● **Exercise directions**
Pictures excluded, copy word for word the lines from the one holding "System filtracyjny nakranowy" through the last line below.

[Captioned web images]
────────────────

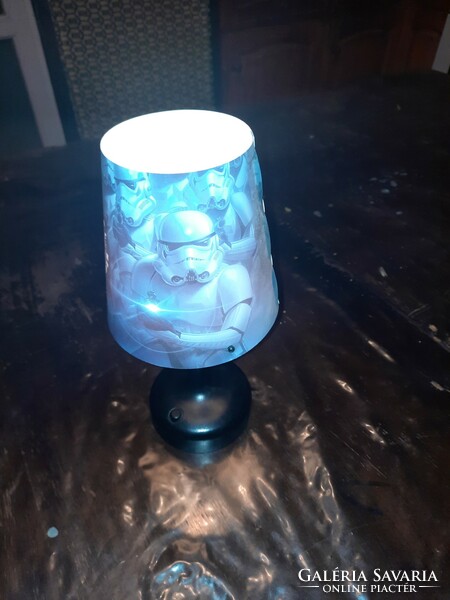 Philips asztali Star Wars lámpa, Alkudható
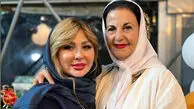 سفر در زمان / عکس «رضابیک ایمانوردی و پوری بنایی» در 35 و 31 سالگی؛ سال 1350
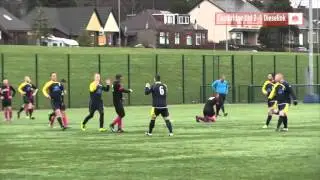 Coatbridge United v Dieselink Airdrie & Coatbridge AFL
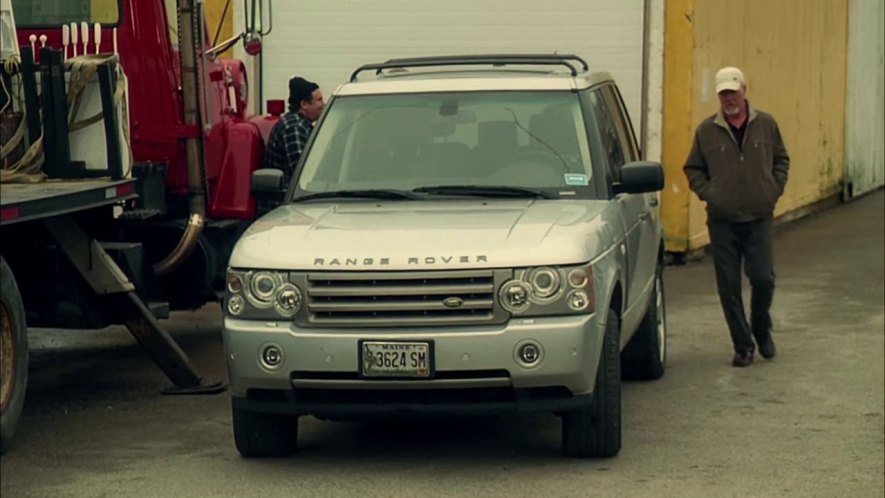 2006 Land-Rover Range Rover Series III [L322]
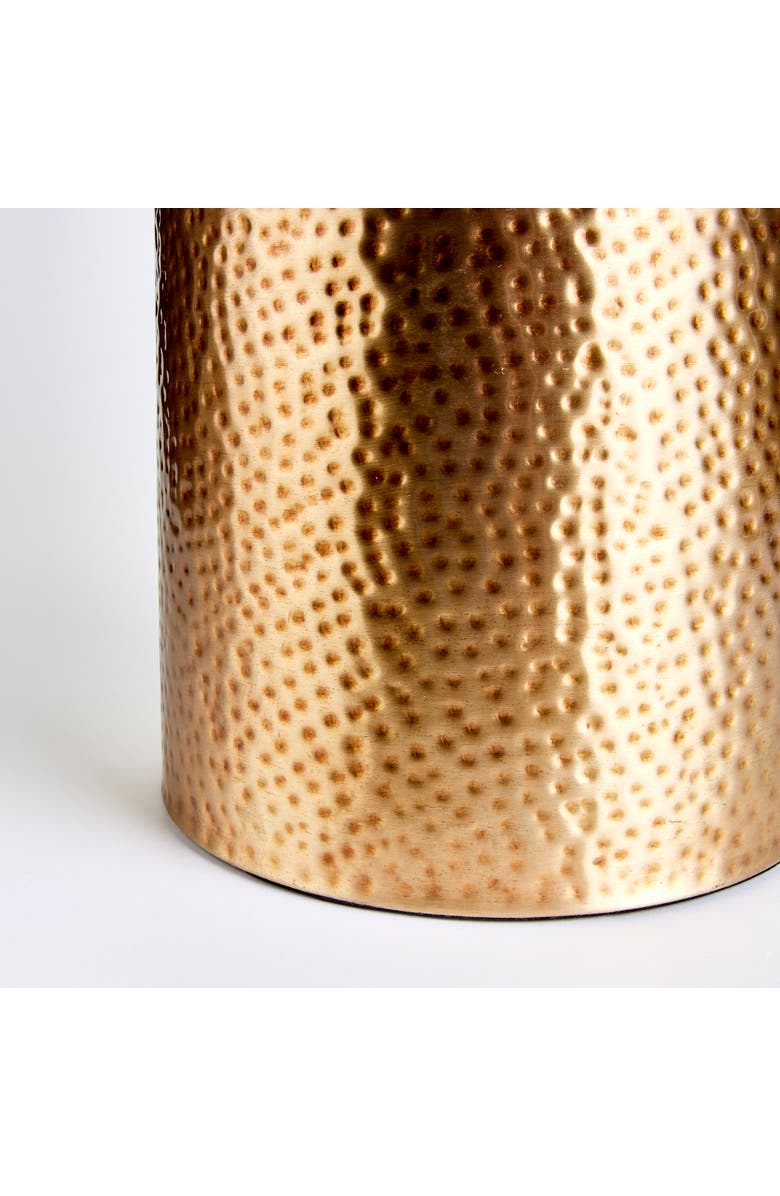 Napa Home & Garden Keegan Lamp, Alternate, color, Brown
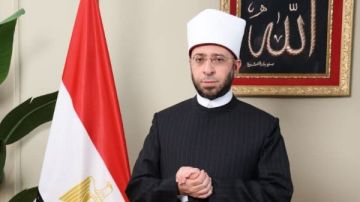 الأزهري يشكر العاملين في الأوقاف لجهودهم خلال شهر رمضان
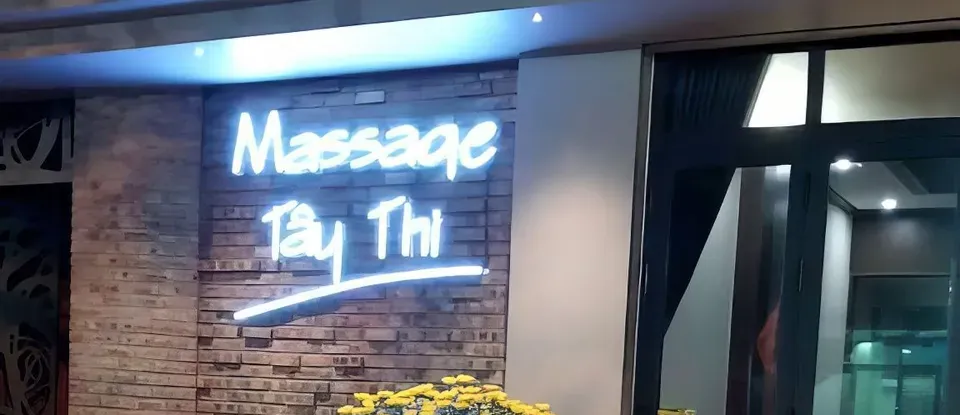 Tây Thi 按摩(峴港)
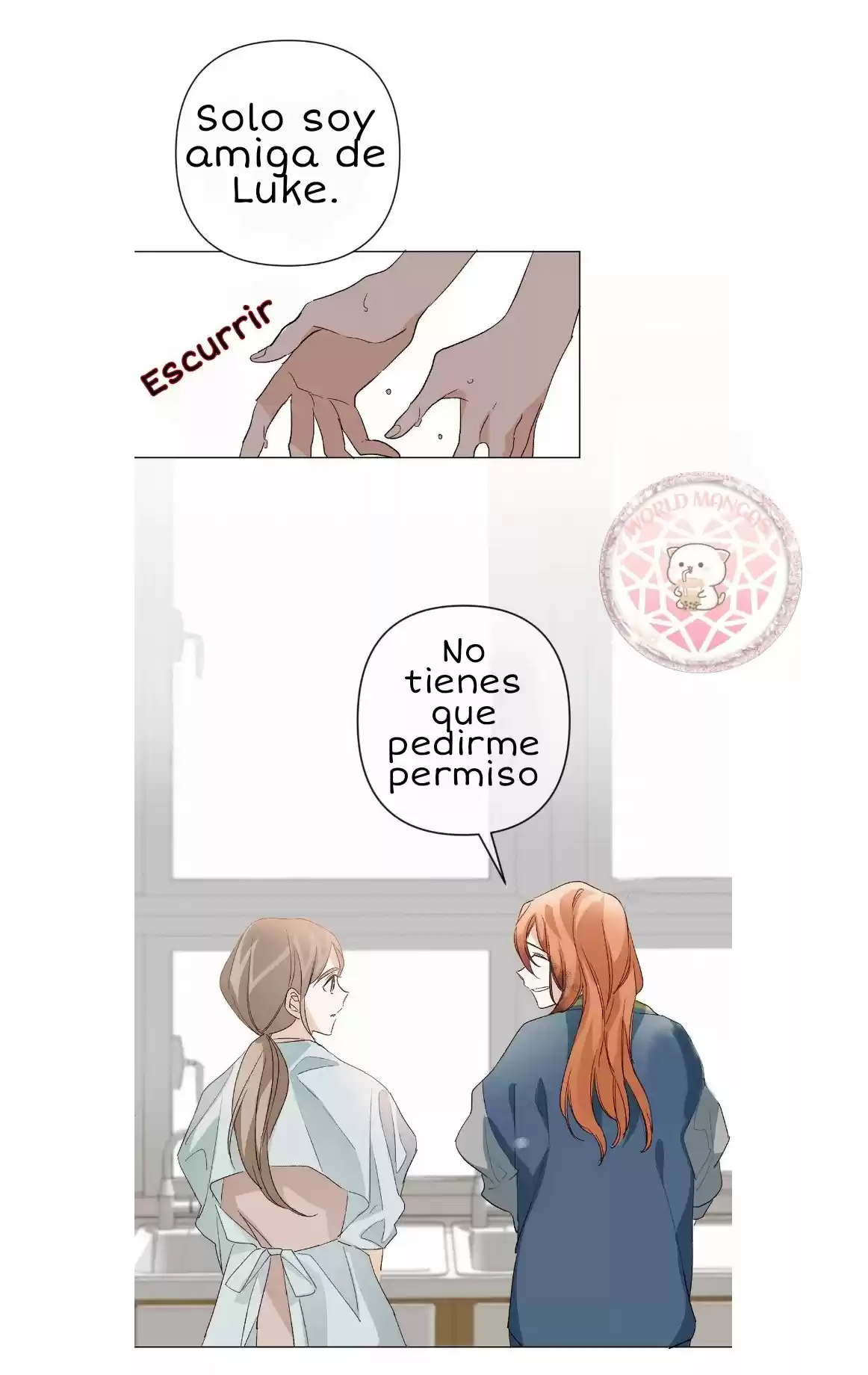 Julieta - Capítulo 15 - Página 45 - LectorTMOo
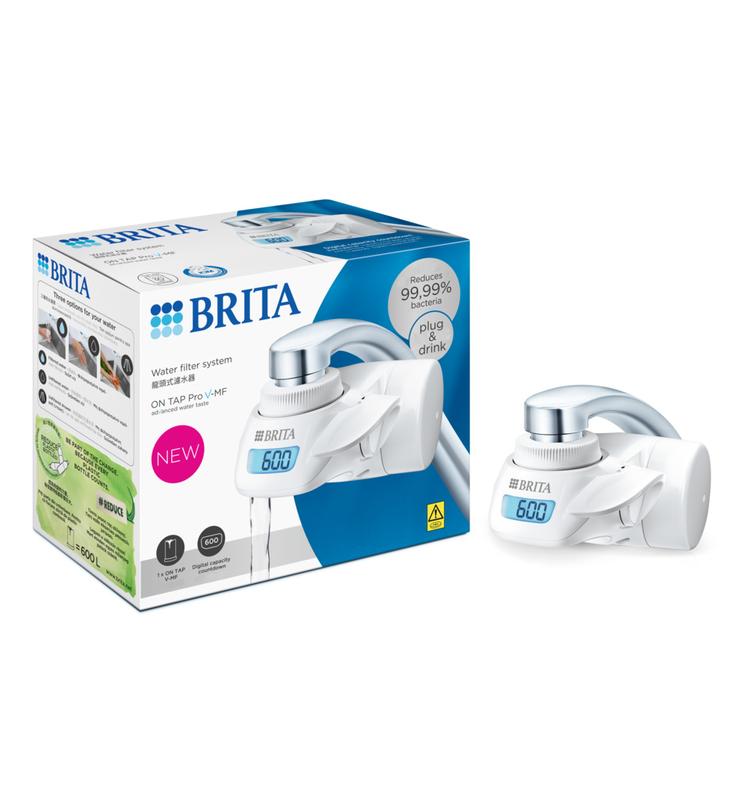 System filtracyjny nakranowy Brita On Tap PRO V-MF CU CE2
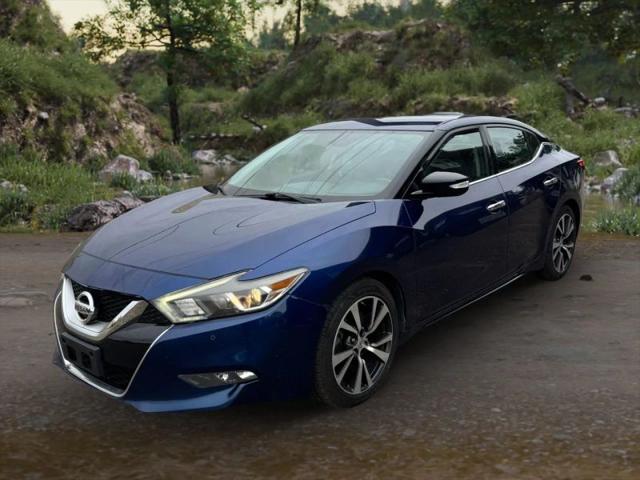 2017 Nissan Maxima 3.5 SV for sale in Newport, MN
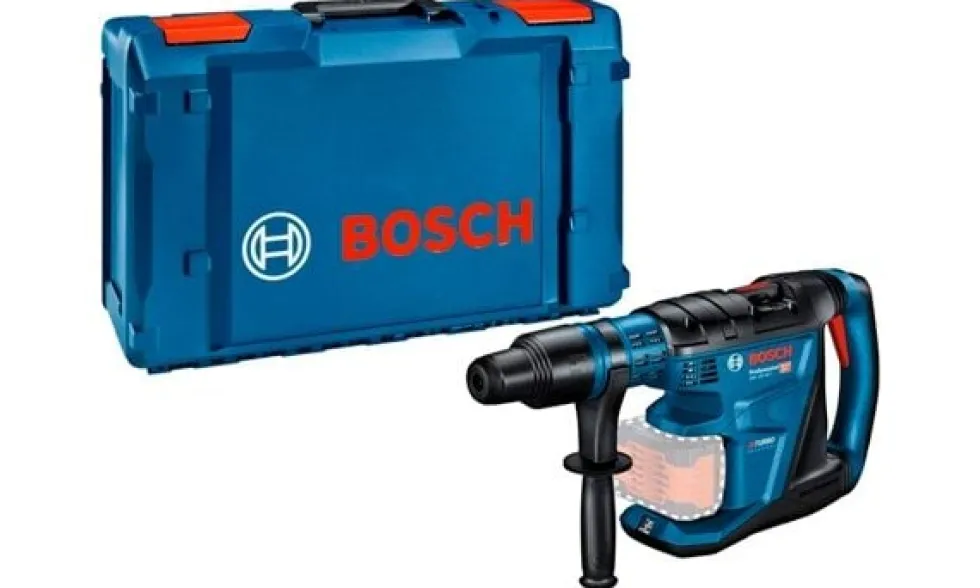 Martelo Perfurador SDS Max GBH 18V-40 C Bosch 0611917100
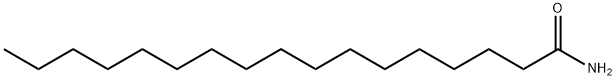 Heptadecanamide Structural
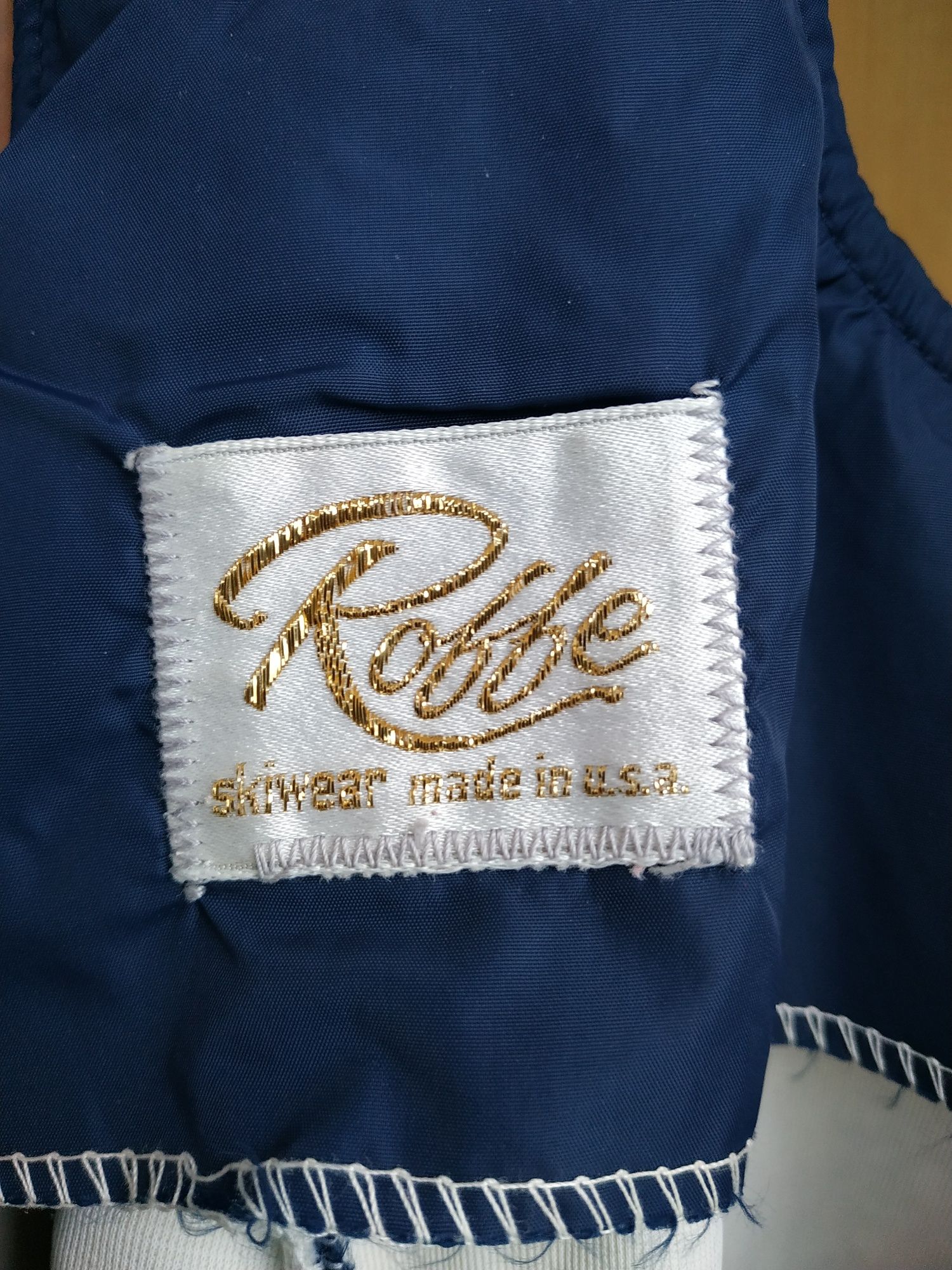 Комбінезон  лижний жіночий Robbe skiwear, made in U.S.A., розм.S-M-L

────────────────

● **Output of the task**
 System filtracyjny nakranowy Brita On Tap PRO V-MF CU CE2
 2017 Nissan Maxima 3.5 SV for sale in Newport, MN
 Martelo Perfurador SDS Max GBH 18V-40 C Bosch 0611917100
 Heptadecanamide Structural
 Комбінезон  лижний жіночий Robbe skiwear, made in U.S.A., розм.S-M-L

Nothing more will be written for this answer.